On a Monday morning, February 21, 1910 Charles A Taylor, a farmer who lived just east of Rays Mill, GA , took a train trip on the Georgia & Florida Railroad. Shortly before 10:00 am that morning, he boarded the train headed for Valdosta. But just a few miles down the track, as the train approached the station at Bemiss, about ten miles south of Ray City, there was a head-on collision.
The Valdosta Times
February 22, 1910 Pg 5
ENGINES IN A COLLISION
Baggagmaster Wetherington Hurt in Smashup at Bemis Today
(From Monday’s Daily.)
Passenger train No. 3. southbound, and a northbound freight train on the Georgia & Florida Railroad, had a head-on collision at Bemiss, eight miles north of Valdosta this morning about 10 o’clock. The cause of the collision has not yet been fully ascertained. One report says that the freight train instead of pulling into the south end of the side-track at Bemiss, ran on to the north end, preparatory to backing onto the siding, when it was struck by the passenger train which was slowing up for the station. Another report is that the brakes on the freight train refused to work and the engineer was not able to control his train.

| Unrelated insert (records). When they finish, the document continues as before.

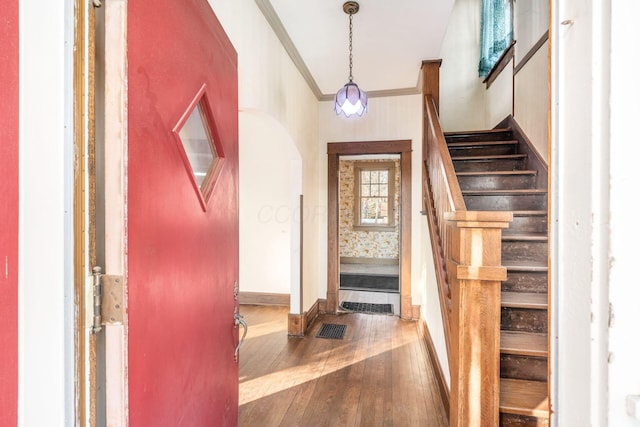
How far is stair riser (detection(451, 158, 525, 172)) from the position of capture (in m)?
3.25

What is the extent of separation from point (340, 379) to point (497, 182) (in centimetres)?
237

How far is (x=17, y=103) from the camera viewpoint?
0.53m

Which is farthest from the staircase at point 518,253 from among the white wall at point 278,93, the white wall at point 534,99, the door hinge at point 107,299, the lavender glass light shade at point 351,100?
the white wall at point 278,93

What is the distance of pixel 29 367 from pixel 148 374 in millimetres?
270

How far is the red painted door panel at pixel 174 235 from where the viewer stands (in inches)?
28.9

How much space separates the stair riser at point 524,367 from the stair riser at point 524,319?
248mm

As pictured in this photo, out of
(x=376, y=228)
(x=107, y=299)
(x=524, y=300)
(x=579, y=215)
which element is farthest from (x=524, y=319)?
(x=376, y=228)

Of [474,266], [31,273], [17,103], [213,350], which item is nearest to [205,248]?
[213,350]

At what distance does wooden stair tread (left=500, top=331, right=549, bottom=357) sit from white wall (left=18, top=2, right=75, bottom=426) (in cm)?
205

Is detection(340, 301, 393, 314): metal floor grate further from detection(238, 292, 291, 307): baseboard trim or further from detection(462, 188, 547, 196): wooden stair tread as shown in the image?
detection(462, 188, 547, 196): wooden stair tread

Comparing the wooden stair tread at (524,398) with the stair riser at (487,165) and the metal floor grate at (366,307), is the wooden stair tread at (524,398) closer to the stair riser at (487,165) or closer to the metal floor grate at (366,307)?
the stair riser at (487,165)

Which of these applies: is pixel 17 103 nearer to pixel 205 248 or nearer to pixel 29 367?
pixel 29 367

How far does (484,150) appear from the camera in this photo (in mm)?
3482
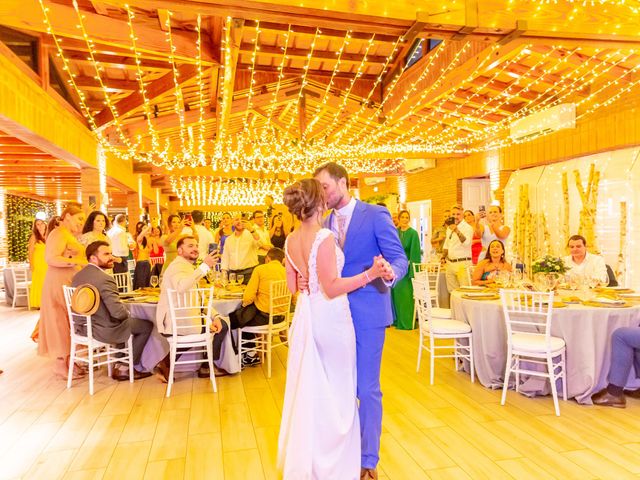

Mr. C. S. Wetherington, baggage-master, of this city, was the only person seriously hurt in the collision, though a number of passengers were badly shaken up and one of them had some slight cuts on his face. The full extent of Mr. Wetherington’s injuries had not been learned when The Times went to press, but unless he is hurt internally it is not believed that they are very serious. Mr. Wetherington is a son-in-law of Elder A. V. Simms, of Valdosta.
Mrs. Lankford, wife of Judge Lankford, of the county court of Douglas, was slightly bruised and Mr. C. A. Taylor, of Rays Mill, had his lip cut. Neither of these parties are seriously injured, however.
Dr. J. B. S. Holmes, the road’s surgeon, was telephoned to immediately after the wreck and he went to the scene in an automobile to minister to the injured. The baggagemaster was brought to the city in an automobile, and is now at the Halycon, where he is receiving medical attention.
It is said that both locomotives were practically demolished, the passenger locomotive plowing its way almost half through the other. The passenger cars were not greatly damaged. The fact that both trains were running very slowly is all that prevented the collision from being a much more dangerous one – possibly a repetition of the disastrous wreck on the Georgia Southern & Florida last week. The freight train was making only eight or ten miles an hour, at the time and the passenger was probably not running faster than fifteen or eighteen miles an hour.
The track was blocked by the wreck and all trains were delayed for many hours.
Born in 1870, Charles A. Taylor was a son of William Henry Taylor (1849 – 1918) and Amanda F. Parrish (1850 – 1930). He lived and farmed all of his life near Ray City, GA. Charlie Taylor died in 1927 and was buried at New Ramah Cemetery at Ray City.